JOBS
1. Answer these questions about the crossed-posts thread below, one per line:
(a) What does Shaun think about VB offering the feature as standard?
(b) Which forum does TimO believe has this feature?
(c) In more extreme cases, how long does mosschops2 say a post can stay open before being answered?
2. In the crossed-posts thread below, write out everything from "By which I mean: some" down to "Yorkshireman (23 Jul 2007)", renaming "thread" to "topic" throughout.
3. Using the crossed-posts thread below, decide whether each statement agrees with it. Answer yes or no, and quote the deciding words.
(a) Pete says the forum already provides the warning feature.
(b) Yorkshireman considers the suggestion a good idea.
(c) mosschops2 opens interesting topics as new tabs in Firefox.

PAGE
━━━━━━━━━━
# Crossed posts warning?



## Pete (22 Jul 2007)

By which I mean: some sort of warning when submitting a reply to a thread, that someone else also posted on the same thread _whilst you were typing_.

I'm used to that feature on other forums, but it doesn't seem to be provided for here (or am I missing something?) Would be useful: can it be set up?


----------



## Yorkshireman (23 Jul 2007)

Good idea ... Very handy for those of us who are one finger, one speed (slow)


----------



## andyoxon (23 Jul 2007)

Pete, I came to feed back to suggest the very same thing... A handy facility.

...is this astronomer Pete...?  

Andy


----------



## Shaun (23 Jul 2007)

Pete,

Can you give me an example URL for a forum that has this feature.

I don't think VB has it as standard, but there may be a plugin.

Cheers,
Shaun


----------



## TimO (23 Jul 2007)

I think acf has this feature, but I'm not sure what Forum software they are using though.


----------



## Shaun (24 Jul 2007)

I can't find anything to add this feature to VB at the moment, but if I come across a mod/plugin I'll give it a go 

Cheers,
Shaun


----------



## mosschops2 (24 Jul 2007)

Personally (to add the other side of the fence) I'm not bothered about this - as I normally go through and open interesting topics as new tabs (in IE7 - for those who haven't seen it).

It's not unusual then to answer a post that has been open for 5 or 10 minutes - in more extreme cases 30-40 minutes. 

Just saying - that for the amount of times it would happen to me, I wouldn't want it! (sorry). If it were popular (as it may actually be) however, I would cope easily!


----------



## Shaun (30 Jul 2007)
━━━━━━━━━━
RECORDS PROVIDED
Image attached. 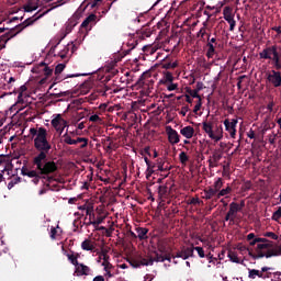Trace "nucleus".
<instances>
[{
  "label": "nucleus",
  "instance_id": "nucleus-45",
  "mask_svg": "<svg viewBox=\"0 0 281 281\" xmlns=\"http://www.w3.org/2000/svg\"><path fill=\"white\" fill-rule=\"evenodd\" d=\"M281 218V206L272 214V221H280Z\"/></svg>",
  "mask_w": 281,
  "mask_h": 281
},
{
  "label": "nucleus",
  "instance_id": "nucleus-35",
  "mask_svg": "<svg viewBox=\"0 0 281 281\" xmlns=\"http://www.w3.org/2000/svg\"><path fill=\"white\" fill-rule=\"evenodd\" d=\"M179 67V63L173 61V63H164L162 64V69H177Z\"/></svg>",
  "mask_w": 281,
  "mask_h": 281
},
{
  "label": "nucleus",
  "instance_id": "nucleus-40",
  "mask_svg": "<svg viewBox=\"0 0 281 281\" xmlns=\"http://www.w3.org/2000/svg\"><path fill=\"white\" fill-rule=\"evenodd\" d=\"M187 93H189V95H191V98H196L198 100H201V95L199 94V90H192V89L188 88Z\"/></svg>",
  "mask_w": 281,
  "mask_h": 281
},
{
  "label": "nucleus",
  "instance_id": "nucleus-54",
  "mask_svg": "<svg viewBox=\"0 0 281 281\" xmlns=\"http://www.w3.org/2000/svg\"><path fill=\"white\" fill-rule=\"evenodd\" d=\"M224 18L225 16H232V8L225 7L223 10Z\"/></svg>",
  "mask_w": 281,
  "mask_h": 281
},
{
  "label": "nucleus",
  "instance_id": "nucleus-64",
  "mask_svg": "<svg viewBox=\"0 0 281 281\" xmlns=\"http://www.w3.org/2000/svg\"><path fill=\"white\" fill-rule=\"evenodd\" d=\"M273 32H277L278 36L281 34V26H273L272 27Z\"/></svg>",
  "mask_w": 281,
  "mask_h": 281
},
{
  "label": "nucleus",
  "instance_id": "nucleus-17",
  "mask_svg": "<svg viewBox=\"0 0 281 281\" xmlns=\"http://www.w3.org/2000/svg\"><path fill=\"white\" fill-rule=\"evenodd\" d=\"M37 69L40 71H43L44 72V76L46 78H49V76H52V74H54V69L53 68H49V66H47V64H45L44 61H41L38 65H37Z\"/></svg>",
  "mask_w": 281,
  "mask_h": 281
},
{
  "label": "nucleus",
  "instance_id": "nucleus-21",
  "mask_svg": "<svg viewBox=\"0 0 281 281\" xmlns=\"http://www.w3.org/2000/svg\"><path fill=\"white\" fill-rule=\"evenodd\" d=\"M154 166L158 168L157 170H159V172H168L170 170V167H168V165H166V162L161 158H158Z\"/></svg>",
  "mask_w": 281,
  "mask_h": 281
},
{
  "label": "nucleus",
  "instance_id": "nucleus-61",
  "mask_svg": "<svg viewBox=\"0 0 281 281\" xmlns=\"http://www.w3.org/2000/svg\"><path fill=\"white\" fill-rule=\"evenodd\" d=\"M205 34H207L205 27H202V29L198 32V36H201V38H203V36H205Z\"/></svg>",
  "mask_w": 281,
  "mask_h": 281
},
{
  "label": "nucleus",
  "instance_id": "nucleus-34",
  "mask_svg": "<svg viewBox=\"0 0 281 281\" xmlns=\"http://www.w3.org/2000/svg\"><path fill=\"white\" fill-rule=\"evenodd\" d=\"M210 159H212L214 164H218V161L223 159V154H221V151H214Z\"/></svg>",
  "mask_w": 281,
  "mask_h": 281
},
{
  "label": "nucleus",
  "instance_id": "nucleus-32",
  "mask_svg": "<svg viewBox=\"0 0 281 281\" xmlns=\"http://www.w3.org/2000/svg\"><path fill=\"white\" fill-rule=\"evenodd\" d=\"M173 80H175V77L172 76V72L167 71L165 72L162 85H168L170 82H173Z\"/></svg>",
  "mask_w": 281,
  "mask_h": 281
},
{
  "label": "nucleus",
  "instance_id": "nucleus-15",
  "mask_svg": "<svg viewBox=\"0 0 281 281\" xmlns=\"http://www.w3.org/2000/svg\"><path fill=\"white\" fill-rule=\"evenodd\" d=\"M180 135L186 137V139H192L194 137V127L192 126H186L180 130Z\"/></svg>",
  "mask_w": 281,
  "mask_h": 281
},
━━━━━━━━━━
SOLUTIONS FOR EACH TASK
1.
(a) He doesn't think VB has it as standard, but there may be a plugin.
(b) acf
(c) 30-40 minutes

2.
By which I mean: some sort of warning when submitting a reply to a topic, that someone else also posted on the same topic _whilst you were typing_.

I'm used to that feature on other forums, but it doesn't seem to be provided for here (or am I missing something?) Would be useful: can it be set up?


----------



## Yorkshireman (23 Jul 2007)

3.
(a) No: "it doesn't seem to be provided for here"
(b) Yes: "Good idea"
(c) No: "in IE7"